Dirinya menegaskan, perlu adanya transparansi soal pengadaan kendaraan operasional oleh pemerintah sehingga dapat menyesuaikan kemampuan masing-masing produsen. Dimulai dari beberapa tahapan penting, katanya.
"Apakah kami siap? Begini, kami siap. Tetapi harus ada tiga tahap yang harus dilalui baru kami mau. Kita butuh asssesment, jadi tahu apa yang benar-benar dibutuhkan, apa yang dibutuhkan oleh Koperasi Desa Merah Putih ini," lanjutnya.
"Apa yang dibutuhkan oleh Koperasi Desa Merah Putih ini. Misal dari (spesifikasi) 4x2 atau 4x4, kemudian kapan dia dibutuhkan dan berapa sebenarnya jumlah yang dibutuhkan. Baru nanti bisa ke tahap berikutnya yaitu bicara soal harga," terang Alexander.

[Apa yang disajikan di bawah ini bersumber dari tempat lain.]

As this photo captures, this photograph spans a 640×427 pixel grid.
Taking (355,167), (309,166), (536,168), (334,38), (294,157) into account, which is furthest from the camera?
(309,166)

Pabrikan meyakini dapat memberikan harga kompetitif sesuai dengan spesifikasi yang dibutuhkan. Dibuktikan dengan produk DFSK Super Cab yang telah diproduksi lokal dan memiliki banyak variasi konversi dari karoseri.
"Kami yakin bisa menyampaikan harga yang bersaing dengan kondisi bahwa kita memproduksi apa yang kita miliki, jangan diminta apa yang tidak bisa kami produksi dan kita punya Super Cab," kata Alexander.
Jumlah pengadaan hingga 105 ribu unit, seharusnya menurut dia dapat menjadi kesempatan untuk meningkatkan daya saing penguasaan teknologi. Kemudian penciptaan tenaga kerja yang pada akhirnya meningkatkan penjualan otomotif yang sedang menantang.
DFSK pamer lini Super Cab hasil garapan karoseri lokalDFSK menampilkan beberapa unit Super Cab yang telah berubah wujud menjadi kendaraan serbaguna sesuai dengan peruntukannya hasil karya karoseri lokal. Ini menunjukkan fleksibilitas kendaraan niaga asal China tersebut untuk pasar domestik.
"Seiring dengan meningkatnya kebutuhan kendaraan niaga ringan, terutama 4x2, kami juga menyatakan siap untuk memenuhi permintaan pasar melalui DFSK Super Cab," kata Director of Sales Center PT Sokonindo Automobile, Cing Hok Rifin.
Super Cab dapat diubah menjadi Mobile Water Treatment milik BNPB (Badan Nasional Penanggulangan Bencana) yang sudah sempat bertugas saat bencana kerusakan alam di Sumatera Utara dan Aceh. Kemudian mobil kerja lainnya hingga campervan.
Model ini telah dirakit lokal di pabrik DFSK Cikande, Serang, Banten seluas 20 hektare, lengkap dengan lokasi pembuatan suku cadang untuk Super Cab. Selain untuk pasar domestik, Super Cab juga telah diekspor berbagai negara.